- **INFORMATION PROVIDED**:
● ● ● ● ● ● ●
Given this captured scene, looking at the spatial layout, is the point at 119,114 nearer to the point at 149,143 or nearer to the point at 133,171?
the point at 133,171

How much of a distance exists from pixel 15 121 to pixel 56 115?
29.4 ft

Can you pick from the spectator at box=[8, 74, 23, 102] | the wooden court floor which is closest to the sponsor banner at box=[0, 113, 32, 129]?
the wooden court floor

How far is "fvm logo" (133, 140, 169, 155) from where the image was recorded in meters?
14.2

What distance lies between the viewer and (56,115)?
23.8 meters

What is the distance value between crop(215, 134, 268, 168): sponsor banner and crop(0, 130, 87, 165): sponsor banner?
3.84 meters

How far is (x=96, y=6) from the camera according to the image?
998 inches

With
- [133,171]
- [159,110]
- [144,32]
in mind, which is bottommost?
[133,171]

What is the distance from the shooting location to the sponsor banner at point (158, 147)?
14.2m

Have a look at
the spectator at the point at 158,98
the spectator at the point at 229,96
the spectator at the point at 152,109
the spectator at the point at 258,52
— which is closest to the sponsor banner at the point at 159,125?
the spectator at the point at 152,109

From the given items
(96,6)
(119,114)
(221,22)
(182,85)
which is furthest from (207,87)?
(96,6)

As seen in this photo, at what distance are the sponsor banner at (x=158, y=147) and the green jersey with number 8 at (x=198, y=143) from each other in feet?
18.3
● ● ● ● ● ● ●
- **EXERCISE TASK**:
Format all of the material above as a numbered list with one item per line, leaving out the blank lines.

- **TASK RESULT**:
1. Given this captured scene, looking at the spatial layout, is the point at 119,114 nearer to the point at 149,143 or nearer to the point at 133,171?
2. the point at 133,171
3. How much of a distance exists from pixel 15 121 to pixel 56 115?
4. 29.4 ft
5. Can you pick from the spectator at box=[8, 74, 23, 102] | the wooden court floor which is closest to the sponsor banner at box=[0, 113, 32, 129]?
6. the wooden court floor
7. How far is "fvm logo" (133, 140, 169, 155) from where the image was recorded in meters?
8. 14.2
9. What distance lies between the viewer and (56,115)?
10. 23.8 meters
11. What is the distance value between crop(215, 134, 268, 168): sponsor banner and crop(0, 130, 87, 165): sponsor banner?
12. 3.84 meters
13. How far is (x=96, y=6) from the camera according to the image?
14. 998 inches
15. With
16. - [133,171]
17. - [159,110]
18. - [144,32]
19. in mind, which is bottommost?
20. [133,171]
21. What is the distance from the shooting location to the sponsor banner at point (158, 147)?
22. 14.2m
23. Have a look at
24. the spectator at the point at 158,98
25. the spectator at the point at 229,96
26. the spectator at the point at 152,109
27. the spectator at the point at 258,52
28. — which is closest to the sponsor banner at the point at 159,125?
29. the spectator at the point at 152,109
30. From the given items
31. (96,6)
32. (119,114)
33. (221,22)
34. (182,85)
35. which is furthest from (207,87)?
36. (96,6)
37. As seen in this photo, at what distance are the sponsor banner at (x=158, y=147) and the green jersey with number 8 at (x=198, y=143) from each other in feet?
38. 18.3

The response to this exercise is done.